PASSAGE -
*** Block opens ***

Reviewing my last few posts, one can't help but notice something: almost everything is a picture from Maine, and this is an Ohio nature blog. When I set out in the blogging world, I thought I would do more reporting on what was happening in Ohio nature. In a former life, I did report on my own natural findings in Ohio considerably, back before Megan and I moved. You see, we lived only a minute walk from the Olentangy River corridor, which offered a myriad of natural photographic opportunities. It also didn't hurt that my neighbor had been feeding birds there for decades, and there were plenty of photographic opportunities right from my living room.
Now Megan and I now live in the middle of suburbia, less than a mile from that very same river, yet things are quite different. Preparing for a baby, trying to attract birds to our yard, removing wall paper and painting, and setting up a house to be the way we want it- all these things-have sucked up my time. And I'm fine with that. I just have to come up with new and creative ways to find nature around my new settings. And I have, however, many of these findings never made it here because I've been fully enveloped in the joys of home ownership.

*** Block closes ***

Saved entries
*** Block opens ***

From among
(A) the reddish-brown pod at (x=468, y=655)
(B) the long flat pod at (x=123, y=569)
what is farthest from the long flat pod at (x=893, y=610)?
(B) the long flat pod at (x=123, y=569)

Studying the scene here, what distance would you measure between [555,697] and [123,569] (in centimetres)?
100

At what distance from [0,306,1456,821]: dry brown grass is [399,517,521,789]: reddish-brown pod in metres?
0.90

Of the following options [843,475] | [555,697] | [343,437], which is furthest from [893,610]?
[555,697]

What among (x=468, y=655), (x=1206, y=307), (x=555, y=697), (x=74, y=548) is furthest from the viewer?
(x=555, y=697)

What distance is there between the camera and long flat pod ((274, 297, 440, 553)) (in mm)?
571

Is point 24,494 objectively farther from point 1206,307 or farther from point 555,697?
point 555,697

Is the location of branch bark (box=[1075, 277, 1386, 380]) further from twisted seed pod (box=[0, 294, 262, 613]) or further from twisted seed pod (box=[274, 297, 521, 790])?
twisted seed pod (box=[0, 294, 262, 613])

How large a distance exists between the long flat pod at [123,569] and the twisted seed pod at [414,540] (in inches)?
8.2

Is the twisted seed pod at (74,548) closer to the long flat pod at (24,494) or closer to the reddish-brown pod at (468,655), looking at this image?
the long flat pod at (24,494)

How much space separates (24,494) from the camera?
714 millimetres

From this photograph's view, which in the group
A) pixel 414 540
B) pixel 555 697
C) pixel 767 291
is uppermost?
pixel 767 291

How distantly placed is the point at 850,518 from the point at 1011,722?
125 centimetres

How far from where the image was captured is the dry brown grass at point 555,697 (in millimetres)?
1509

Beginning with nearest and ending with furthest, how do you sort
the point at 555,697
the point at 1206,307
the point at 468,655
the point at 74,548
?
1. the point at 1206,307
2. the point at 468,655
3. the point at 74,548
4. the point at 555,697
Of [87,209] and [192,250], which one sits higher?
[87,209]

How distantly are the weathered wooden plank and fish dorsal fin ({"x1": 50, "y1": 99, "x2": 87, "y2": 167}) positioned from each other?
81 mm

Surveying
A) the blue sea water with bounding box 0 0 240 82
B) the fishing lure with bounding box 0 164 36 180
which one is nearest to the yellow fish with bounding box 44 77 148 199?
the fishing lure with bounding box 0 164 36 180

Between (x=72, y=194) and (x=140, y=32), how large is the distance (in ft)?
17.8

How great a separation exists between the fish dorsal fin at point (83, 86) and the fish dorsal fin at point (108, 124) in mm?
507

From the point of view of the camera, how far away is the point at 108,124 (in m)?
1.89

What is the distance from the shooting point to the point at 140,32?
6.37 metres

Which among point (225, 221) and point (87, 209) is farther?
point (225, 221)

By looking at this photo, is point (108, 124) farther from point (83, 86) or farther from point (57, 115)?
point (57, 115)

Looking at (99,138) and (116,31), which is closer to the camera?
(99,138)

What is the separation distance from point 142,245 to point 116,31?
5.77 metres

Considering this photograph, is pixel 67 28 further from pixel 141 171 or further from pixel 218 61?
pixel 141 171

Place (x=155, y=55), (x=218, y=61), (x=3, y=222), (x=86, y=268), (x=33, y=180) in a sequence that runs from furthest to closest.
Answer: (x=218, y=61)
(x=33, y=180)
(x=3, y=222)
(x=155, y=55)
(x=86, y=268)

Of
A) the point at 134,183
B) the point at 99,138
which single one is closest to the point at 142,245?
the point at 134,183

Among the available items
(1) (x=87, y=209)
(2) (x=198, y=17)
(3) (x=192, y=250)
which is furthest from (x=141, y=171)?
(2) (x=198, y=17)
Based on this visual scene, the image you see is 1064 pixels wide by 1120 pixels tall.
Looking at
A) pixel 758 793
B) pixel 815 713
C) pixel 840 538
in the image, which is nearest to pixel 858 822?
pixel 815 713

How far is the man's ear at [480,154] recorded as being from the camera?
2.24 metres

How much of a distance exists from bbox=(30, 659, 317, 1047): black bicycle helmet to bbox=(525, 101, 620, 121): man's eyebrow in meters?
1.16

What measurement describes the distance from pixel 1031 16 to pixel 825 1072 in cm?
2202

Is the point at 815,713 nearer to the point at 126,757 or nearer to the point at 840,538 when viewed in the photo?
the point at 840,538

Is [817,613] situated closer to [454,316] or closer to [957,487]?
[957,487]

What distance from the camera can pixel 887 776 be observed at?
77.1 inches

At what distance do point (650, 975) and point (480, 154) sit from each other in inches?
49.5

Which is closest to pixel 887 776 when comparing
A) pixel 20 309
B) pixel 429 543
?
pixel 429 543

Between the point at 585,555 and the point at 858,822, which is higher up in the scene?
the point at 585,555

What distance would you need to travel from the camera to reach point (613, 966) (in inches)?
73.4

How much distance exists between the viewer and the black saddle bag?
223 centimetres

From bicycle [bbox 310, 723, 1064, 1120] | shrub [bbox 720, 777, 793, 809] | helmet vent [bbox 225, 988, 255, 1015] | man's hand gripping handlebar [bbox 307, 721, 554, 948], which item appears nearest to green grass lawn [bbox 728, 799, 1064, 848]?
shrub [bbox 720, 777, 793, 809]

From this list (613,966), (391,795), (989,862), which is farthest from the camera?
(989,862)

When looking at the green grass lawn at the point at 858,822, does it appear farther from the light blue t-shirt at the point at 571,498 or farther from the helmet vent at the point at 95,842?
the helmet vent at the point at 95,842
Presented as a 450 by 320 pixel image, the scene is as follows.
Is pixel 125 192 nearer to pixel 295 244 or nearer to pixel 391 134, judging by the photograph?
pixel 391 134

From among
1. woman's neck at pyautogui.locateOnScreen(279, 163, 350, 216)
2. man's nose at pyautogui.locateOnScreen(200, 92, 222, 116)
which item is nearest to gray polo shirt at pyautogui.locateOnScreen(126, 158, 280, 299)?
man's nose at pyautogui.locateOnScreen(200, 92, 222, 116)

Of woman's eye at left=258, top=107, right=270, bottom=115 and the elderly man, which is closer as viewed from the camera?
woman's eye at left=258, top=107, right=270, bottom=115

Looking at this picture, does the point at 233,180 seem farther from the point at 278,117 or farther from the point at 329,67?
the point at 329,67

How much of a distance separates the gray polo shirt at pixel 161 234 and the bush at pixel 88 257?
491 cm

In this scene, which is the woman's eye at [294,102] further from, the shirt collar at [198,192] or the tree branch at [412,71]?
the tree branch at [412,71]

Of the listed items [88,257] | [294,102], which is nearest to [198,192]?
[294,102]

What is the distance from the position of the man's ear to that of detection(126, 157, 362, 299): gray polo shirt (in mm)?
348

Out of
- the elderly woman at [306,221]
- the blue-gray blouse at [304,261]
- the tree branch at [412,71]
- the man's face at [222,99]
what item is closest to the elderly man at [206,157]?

*** Block closes ***

EXERCISES -
1. List the activities that the blog post says have taken up the writer's time.
2. Write out the part of the blog post starting with "Reviewing my last" and going on through "my living room.".
None of the rows are needed for this work.

EXERCISE RESULTS -
1.
- Preparing for a baby
- Trying to attract birds to the yard
- Removing wall paper and painting
- Setting up the house to be the way they want it

2.
Reviewing my last few posts, one can't help but notice something: almost everything is a picture from Maine, and this is an Ohio nature blog. When I set out in the blogging world, I thought I would do more reporting on what was happening in Ohio nature. In a former life, I did report on my own natural findings in Ohio considerably, back before Megan and I moved. You see, we lived only a minute walk from the Olentangy River corridor, which offered a myriad of natural photographic opportunities. It also didn't hurt that my neighbor had been feeding birds there for decades, and there were plenty of photographic opportunities right from my living room.